ClinicalTrials.gov Meets Claude: A Smarter Way to Search Trials

By Vishalini Devarajan

Clinical research is drowning in data: hundreds of thousands of trials, each with different eligibility, sponsors, sites, and outcomes. Finding the right one used to take hours of manual browsing through ClinicalTrials.gov. The interface is thorough but not built for the nuanced questions clinicians and researchers actually need.

The ClinicalTrials.gov connector in Claude closes this gap by giving the AI direct access to the world’s largest trial registry. Users can now ask natural‑language questions and get targeted, structured answers in seconds. This turns a slow, manual search into a fast, conversational workflow.

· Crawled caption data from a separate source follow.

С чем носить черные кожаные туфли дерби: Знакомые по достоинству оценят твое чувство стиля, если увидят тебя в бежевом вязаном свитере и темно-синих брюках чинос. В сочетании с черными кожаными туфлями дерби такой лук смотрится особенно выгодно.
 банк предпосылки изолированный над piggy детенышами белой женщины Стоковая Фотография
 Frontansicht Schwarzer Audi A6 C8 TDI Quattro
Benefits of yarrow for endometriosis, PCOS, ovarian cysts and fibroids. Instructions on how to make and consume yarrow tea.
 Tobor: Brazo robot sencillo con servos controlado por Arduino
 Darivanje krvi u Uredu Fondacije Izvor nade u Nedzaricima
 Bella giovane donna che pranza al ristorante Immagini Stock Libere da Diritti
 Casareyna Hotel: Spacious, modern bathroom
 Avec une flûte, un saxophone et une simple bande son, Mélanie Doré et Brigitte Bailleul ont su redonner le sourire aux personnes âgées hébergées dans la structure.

In this article, we will walk through exactly what the ClinicalTrials.gov connector is, what database it connects to, how the six core tools work, who it is built for, how to set it up, and the most practical ways to use it in your day-to-day clinical or research workflow.

Quick TL;DR: 

  • Instant Access: Claude queries ClinicalTrials.gov’s 500K+ trials via API v2 for natural language searches on conditions, eligibility, sponsors, and more.
  • Six Core Tools: General search, NCT lookup, eligibility screening, endpoint analysis, investigator/site finder, and sponsor tracking, tailored for real workflows.
  • Who Benefits: Coordinators match patients, pharma tracks competitors, physicians find recruiting trials, all in seconds.
  • Easy Setup: Remote connector; search “Clinical Trials” in Claude settings, connect publicly no installs or logins.
  • Limitations: Great for insights, not decisions; data lags are possible; always verify with clinical teams.

Table of contents


  1. What Is the ClinicalTrials.gov Connector in Claude?
  2. The Six Core Tools the Connector Provides
    • Tool 1: General trial search
    • Tool 2: NCT‑ID trial lookup
    • Tool 3: search_by_eligibility
    • Tool 4: analyze_endpoints
    • Tool 5: search_investigators
    • Tool 6: search_by_sponsor
  3. Who Is This Connector Built For?
    • Who Benefits from the Connector
    • Clinical Research Coordinators & Recruiters
    • Pharmaceutical and Biotech Teams
    • Physicians and Oncologists
  4. How to Set Up the Connector
  5. Practical Workflows: What You Can Actually Do
    • Seeing the Connector in Action
    • Trial Design and Endpoint Benchmarking
    • Site Selection, Investigators, and Feasibility
  6. Where This Fits in the Broader Claude for Healthcare Ecosystem
  7. Important Limitations to Keep in Mind
  8. Final Thoughts
  9. FAQs
    • Who can use the ClinicalTrials.gov connector?
    • How current is the data?
    • Do I need special credentials?
    • Can it match a specific patient to trials?
    • How does it fit with other tools?

What Is the ClinicalTrials.gov Connector in Claude?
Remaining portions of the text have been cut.